##### GIVEN PASSAGE #####

2

Bash has the command substitution syntax $(f), which allows to capture the STDOUT of a command f. If the command is an executable, this is fine – the creation of a new process is necessary anyway. But if the command is a shell-function, using this syntax creates an overhead of about 25ms for each subshell on my system. This is enough to add up to noticable delays when used in inner loops, especially in interactive contexts such as command completions or $PS1.

A common optimization is to use global variables instead [1] for returning values, but it comes at a cost to readability: The intent becomes less clear, and output capturing suddenly is inconsistent between shell functions and executables. I am adding a comparison of options and their weaknesses below.

In order to get a consistent, reliable syntax, I was wondering if bash has any feature that allows to capture shell-function and executable output alike, while avoiding subshells for shell-functions.

Ideally, a solution would also contain a more efficient alternative to executing multiple commands in a subshell, which allows more cleanly isolating concerns, e.g.

##### DATA EXTRACT #####

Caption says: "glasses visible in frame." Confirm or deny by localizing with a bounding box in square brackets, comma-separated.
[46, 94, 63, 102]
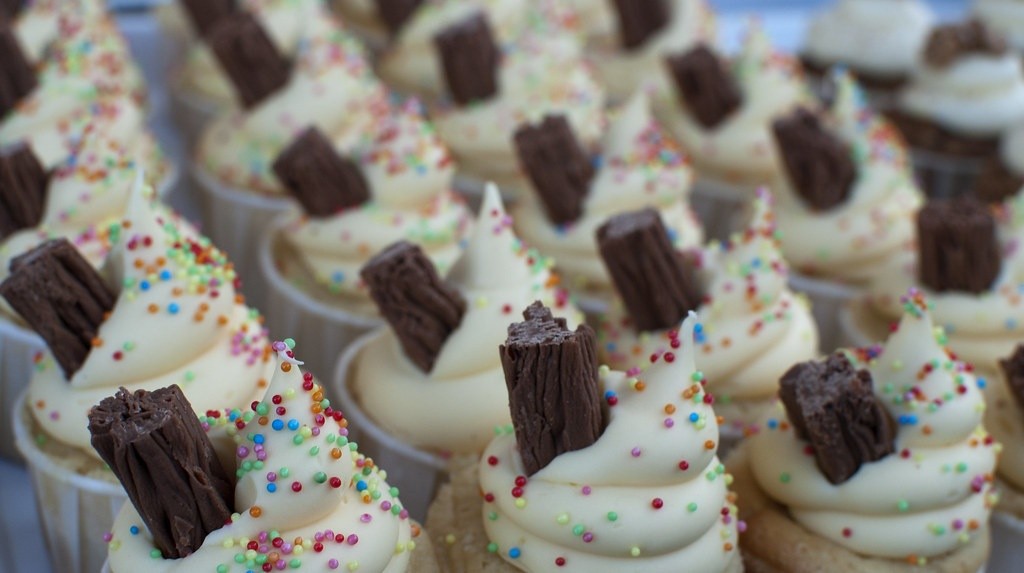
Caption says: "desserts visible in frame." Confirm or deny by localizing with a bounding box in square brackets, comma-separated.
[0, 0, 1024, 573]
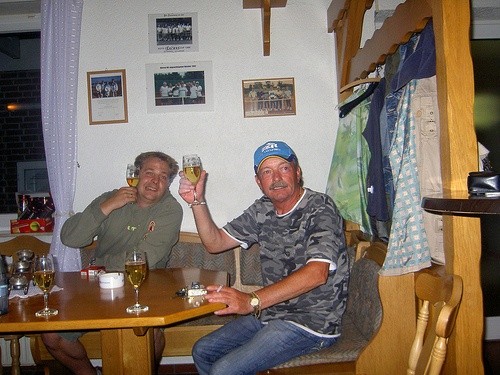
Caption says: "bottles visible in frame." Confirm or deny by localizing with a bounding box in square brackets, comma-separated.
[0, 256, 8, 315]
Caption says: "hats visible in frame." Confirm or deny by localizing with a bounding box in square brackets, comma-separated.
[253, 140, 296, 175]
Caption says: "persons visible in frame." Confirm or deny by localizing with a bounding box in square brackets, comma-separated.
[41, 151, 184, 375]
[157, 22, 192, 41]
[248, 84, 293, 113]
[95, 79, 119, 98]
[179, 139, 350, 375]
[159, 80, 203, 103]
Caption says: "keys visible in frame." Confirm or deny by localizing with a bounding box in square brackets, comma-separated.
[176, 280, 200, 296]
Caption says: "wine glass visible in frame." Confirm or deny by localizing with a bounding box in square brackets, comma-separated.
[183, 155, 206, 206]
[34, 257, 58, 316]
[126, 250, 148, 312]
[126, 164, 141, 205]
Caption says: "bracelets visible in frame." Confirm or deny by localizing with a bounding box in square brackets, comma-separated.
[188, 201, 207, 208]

#####

* PROBLEM TO WORK ON *
Condense the paragraph beginning "Bash has the command substitution syntax" from the post on bash command substitution into a short bulleted list, keeping its main facts. The records were taken from a separate source.

* RESULT OF THE TASK *
- Bash's command substitution syntax, $(f), captures the STDOUT of a command f.
- For an executable this is acceptable, since a new process must be created anyway.
- For a shell function, each subshell adds about 25ms of overhead on the poster's system.
- In inner loops this overhead adds up to noticeable delays, especially in interactive contexts such as command completions or $PS1.